The Obama administration is considering more stringent financial regulations and the implementation of the Volcker Rule following the bank’s loss on credit derivatives in its Chief Investment Office earlier this month.
The Volcker Rule, which prevents banks from trading for their own accounts aside from hedging risk, was passed into law by President Barack Obama in 2010 as part of the Dodd-Frank financial oversight law. However, the details are still to be finalised and the rule has yet to be enforced.
De Blonay, the manager of the Jupiter Financial Opportunities fund, says: “I believe that JP Morgan’s losses and impact on earnings is manageable. However, the broader concern is how this will impact regulation, especially regarding the Volcker Rule, which could trim industry trading revenues by 5%-20%.
The manager adds that the debate about breaking up the banks will also return to the fore, with the probability of it happening now higher than it was a week ago.
“The adequate regulation will bring credibility back to the banking sector and will ultimately command higher valuations,” he says.
John Yakas, the manager of the Polar Capital Financial fund, which holds a 3% position in JP Morgan, says the trading that led to the losses at the bank is “part and parcel of investment banking activity”.
“It is an election year in the US, so banking has become quite politicised,” Yakas says. “This case has more of a profile because of the political implications than the impact on JP Morgan.
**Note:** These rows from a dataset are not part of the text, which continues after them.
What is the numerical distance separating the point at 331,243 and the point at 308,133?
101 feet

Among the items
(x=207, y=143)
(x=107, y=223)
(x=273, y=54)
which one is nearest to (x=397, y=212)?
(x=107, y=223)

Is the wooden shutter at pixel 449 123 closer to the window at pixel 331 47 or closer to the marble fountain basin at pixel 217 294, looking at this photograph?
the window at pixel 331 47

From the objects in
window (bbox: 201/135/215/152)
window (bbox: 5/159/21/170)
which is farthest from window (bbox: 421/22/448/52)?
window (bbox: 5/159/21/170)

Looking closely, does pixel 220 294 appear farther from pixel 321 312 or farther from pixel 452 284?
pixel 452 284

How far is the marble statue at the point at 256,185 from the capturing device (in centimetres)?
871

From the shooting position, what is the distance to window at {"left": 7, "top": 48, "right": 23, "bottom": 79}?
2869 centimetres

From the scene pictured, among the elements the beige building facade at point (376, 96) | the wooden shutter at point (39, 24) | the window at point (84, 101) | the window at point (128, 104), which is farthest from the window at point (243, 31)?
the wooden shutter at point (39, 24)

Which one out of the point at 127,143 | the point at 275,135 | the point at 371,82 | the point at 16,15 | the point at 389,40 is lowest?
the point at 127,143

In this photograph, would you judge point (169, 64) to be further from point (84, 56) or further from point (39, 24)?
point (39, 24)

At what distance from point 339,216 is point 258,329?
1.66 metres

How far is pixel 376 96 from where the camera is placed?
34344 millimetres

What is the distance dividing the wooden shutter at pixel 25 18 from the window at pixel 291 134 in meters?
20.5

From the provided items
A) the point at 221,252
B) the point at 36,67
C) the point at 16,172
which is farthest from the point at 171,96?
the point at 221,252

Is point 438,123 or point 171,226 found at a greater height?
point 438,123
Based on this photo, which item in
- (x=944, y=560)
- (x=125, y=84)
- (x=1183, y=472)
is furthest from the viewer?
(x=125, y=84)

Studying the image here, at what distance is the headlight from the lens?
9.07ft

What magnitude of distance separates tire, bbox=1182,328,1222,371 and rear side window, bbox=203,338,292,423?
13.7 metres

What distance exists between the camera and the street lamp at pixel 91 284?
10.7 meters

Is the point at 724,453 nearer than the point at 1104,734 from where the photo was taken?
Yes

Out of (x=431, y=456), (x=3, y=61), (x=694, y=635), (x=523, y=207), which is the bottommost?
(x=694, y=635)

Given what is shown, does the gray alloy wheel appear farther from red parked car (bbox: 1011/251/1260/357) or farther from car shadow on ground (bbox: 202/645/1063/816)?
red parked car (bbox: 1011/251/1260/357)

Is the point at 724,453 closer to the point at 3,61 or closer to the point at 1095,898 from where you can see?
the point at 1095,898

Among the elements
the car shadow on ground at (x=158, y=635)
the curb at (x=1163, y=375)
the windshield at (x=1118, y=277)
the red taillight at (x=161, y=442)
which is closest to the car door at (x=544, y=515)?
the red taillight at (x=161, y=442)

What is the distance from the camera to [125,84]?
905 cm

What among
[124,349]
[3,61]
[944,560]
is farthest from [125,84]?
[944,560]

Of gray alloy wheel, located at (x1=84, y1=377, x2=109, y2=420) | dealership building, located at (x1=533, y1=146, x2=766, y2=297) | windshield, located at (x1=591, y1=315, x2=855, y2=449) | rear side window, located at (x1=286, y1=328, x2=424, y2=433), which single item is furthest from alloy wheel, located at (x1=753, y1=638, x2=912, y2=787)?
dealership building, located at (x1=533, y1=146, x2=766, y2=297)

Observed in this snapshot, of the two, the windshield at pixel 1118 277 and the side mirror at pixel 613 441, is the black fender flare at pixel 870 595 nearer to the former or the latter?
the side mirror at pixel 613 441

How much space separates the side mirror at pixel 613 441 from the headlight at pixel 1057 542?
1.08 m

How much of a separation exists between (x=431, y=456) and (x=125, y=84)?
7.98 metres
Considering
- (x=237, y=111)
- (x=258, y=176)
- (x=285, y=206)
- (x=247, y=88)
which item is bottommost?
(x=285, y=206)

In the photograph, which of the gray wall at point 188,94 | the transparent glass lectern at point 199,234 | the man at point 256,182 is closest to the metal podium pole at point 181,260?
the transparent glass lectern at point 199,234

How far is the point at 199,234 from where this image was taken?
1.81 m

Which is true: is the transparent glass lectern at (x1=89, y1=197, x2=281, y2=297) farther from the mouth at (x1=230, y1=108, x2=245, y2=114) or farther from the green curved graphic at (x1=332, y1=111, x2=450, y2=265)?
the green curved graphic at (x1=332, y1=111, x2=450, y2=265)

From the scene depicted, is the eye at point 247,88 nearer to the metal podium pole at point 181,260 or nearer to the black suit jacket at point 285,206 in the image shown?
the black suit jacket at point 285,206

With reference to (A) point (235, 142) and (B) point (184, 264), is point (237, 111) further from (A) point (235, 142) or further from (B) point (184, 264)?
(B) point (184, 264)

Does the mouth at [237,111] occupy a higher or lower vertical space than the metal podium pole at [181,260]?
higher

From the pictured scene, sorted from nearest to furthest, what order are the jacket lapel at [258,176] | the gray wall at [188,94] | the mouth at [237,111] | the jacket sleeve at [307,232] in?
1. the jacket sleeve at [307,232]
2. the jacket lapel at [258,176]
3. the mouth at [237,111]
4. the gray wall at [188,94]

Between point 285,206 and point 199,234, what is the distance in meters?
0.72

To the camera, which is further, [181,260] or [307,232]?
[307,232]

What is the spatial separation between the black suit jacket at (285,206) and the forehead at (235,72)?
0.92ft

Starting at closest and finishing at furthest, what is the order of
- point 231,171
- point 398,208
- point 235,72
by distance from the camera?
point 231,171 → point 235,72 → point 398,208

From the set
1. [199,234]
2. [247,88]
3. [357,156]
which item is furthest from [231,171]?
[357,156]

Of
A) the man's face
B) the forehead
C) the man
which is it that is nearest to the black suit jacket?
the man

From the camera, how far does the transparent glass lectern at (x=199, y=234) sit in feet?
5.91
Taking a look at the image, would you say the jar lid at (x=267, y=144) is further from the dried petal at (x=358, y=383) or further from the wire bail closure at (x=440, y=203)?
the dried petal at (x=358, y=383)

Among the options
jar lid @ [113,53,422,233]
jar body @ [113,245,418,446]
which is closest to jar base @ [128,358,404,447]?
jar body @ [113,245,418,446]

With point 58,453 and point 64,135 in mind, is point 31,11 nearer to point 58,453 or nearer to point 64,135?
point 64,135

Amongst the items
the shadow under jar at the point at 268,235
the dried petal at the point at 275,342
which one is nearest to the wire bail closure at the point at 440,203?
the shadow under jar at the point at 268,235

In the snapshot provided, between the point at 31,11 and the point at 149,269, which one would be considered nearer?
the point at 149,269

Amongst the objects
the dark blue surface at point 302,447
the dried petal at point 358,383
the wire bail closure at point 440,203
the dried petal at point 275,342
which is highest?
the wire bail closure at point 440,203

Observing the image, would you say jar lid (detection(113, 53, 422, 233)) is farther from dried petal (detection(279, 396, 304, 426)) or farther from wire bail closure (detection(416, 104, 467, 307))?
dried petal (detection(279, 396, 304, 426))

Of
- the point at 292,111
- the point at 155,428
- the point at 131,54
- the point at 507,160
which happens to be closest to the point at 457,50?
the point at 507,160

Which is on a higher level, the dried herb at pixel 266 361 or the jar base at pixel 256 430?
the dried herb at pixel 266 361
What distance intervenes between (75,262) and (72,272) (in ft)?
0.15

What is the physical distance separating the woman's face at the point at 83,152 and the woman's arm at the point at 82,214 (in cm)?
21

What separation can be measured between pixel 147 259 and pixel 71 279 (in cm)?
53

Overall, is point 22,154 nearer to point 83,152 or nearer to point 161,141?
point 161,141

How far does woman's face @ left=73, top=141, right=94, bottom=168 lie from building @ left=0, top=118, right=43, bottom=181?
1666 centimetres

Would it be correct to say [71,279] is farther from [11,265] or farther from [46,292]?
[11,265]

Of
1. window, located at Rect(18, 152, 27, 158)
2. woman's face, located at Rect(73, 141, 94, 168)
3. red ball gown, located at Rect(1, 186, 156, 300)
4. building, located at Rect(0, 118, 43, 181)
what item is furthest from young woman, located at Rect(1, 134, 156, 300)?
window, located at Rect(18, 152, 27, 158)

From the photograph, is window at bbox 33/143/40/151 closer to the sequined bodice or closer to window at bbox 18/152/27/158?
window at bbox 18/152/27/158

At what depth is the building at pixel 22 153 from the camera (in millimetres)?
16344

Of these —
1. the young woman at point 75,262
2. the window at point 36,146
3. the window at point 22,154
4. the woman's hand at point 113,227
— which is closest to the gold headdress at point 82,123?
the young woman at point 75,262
It is perfectly manageable for JP Morgan, although obviously they are not managing risk as well as they should have been.”
Yakas says the result of the bank’s losses from a political point of view is likely to be tighter regulation. “If limits are imposed on banks’ ability to trade, their returns will be reduced,” he says. “However, although the banks’ traditional revenues will fall, there are other revenue streams, such as fee income.”